_Exercices à réaliser:_
**a.** D'après le texte sur la subjectivité dans le langage, que désigne le nom ScaPoLine ?
**b.** Recopiez le passage du texte sur la subjectivité dans le langage qui commence par « constitutive de son » et se poursuit jusqu'à « signifiance (le discours) ».

Dans les théories de l’énonciation, cette voie sur la
subjectivité dans le langage a été ouverte par Benveniste (1966) qui, avec sa
« sémiologie de deuxième génération[14] »
constitutive de son apport au modèle saussurien fondé sur la notion de signe
comme principe clos, ouvre une nouvelle dimension de signifiance (le discours)
qui étend la dimension de l’origine énonciative à des instances qui ne
s’incarnent pas forcément dans la manipulation de la deixis. C’est à partir de
cette subjectivité infra-verbale que Ducrot pose les linéaments du déplacement
métaphorique de la voix vers des problématiques linguistiques qui s’accentuent
et atteignent une expression achevée auprès des théoriciens de la ScaPoLine (théorie scandinave de la polyphonie
linguistique) qui, par la siglaison (pdv) et la substitution du point de vue à la
voix (2004), radicalisent la dynamique initiée par Ducrot. A partir de ce
moment, le sujet de l’énoncé ne peut plus être réduit aux éléments grammaticaux
(narration homodiégétique, hétérodiégétique, etc.) car le point de vue, dans
ses diverses modalités d’expression - impression, pensée, perception, sensation
– ne se réduit plus à la vision et demeure ainsi au cœur de la question de la
subjectivité du sujet dans le langage. En distinguant le « sujet
syntaxique » qui renvoie au narrateur de Genette et le « sujet
sémantique », c’est-à-dire celui des perceptions et des pensées
représentées, Rabatel clôt sa série de définitions de la notion par la suivante :
Les bases linguistiques de l’expression du PDV reposent
dans l’expression des perceptions et/ou des pensées représentées. Ces
perceptions et pensées représentées sont sous la dépendance syntaxique d’un
sujet et d’un procès de perception mentionnés dans les premiers plans et/ou
sous la seule dépendance sémantique d’un agent ou d’un procès que le texte ne
mentionne pas explicitement et que le lecteur reconstruit par inférence[15].

_Données enregistrées:_
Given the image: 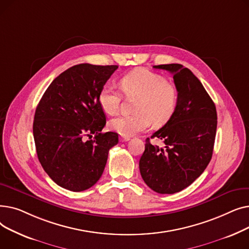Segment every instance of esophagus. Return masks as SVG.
I'll return each mask as SVG.
<instances>
[{
    "instance_id": "esophagus-1",
    "label": "esophagus",
    "mask_w": 249,
    "mask_h": 249,
    "mask_svg": "<svg viewBox=\"0 0 249 249\" xmlns=\"http://www.w3.org/2000/svg\"><path fill=\"white\" fill-rule=\"evenodd\" d=\"M129 140H130L129 137H126V136H121L120 137V141L121 142H126V141H129Z\"/></svg>"
}]
</instances>
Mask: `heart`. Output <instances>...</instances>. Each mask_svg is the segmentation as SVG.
<instances>
[{"instance_id":"obj_1","label":"heart","mask_w":249,"mask_h":249,"mask_svg":"<svg viewBox=\"0 0 249 249\" xmlns=\"http://www.w3.org/2000/svg\"><path fill=\"white\" fill-rule=\"evenodd\" d=\"M126 96H135V113L117 116L110 121V128L122 136H132L144 131L151 122L162 124L174 114L178 91L166 82L165 77L147 70H135L125 74L120 81ZM99 104L109 115L117 113L120 107V93L112 84L105 85L99 93Z\"/></svg>"}]
</instances>
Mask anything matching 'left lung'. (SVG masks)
<instances>
[{"label": "left lung", "mask_w": 249, "mask_h": 249, "mask_svg": "<svg viewBox=\"0 0 249 249\" xmlns=\"http://www.w3.org/2000/svg\"><path fill=\"white\" fill-rule=\"evenodd\" d=\"M174 75L178 90L177 107L165 125L146 139L139 160L145 184L160 194H175L189 187L205 171L213 154L217 129L215 104L202 83L189 69L178 63L154 65Z\"/></svg>", "instance_id": "left-lung-1"}]
</instances>
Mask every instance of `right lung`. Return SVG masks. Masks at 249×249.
<instances>
[{
	"mask_svg": "<svg viewBox=\"0 0 249 249\" xmlns=\"http://www.w3.org/2000/svg\"><path fill=\"white\" fill-rule=\"evenodd\" d=\"M118 65H73L54 78L35 111L33 135L38 160L59 187L82 192L93 187L119 137L102 133L106 115L99 93ZM95 135L94 140L87 137Z\"/></svg>",
	"mask_w": 249,
	"mask_h": 249,
	"instance_id": "obj_1",
	"label": "right lung"
}]
</instances>
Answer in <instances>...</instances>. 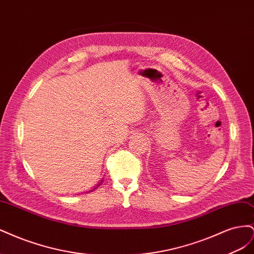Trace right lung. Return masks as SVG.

_Corrigé des exercices:_
**a.** La théorie scandinave de la polyphonie linguistique.

**b.**
constitutive de son apport au modèle saussurien fondé sur la notion de signe
comme principe clos, ouvre une nouvelle dimension de signifiance (le discours)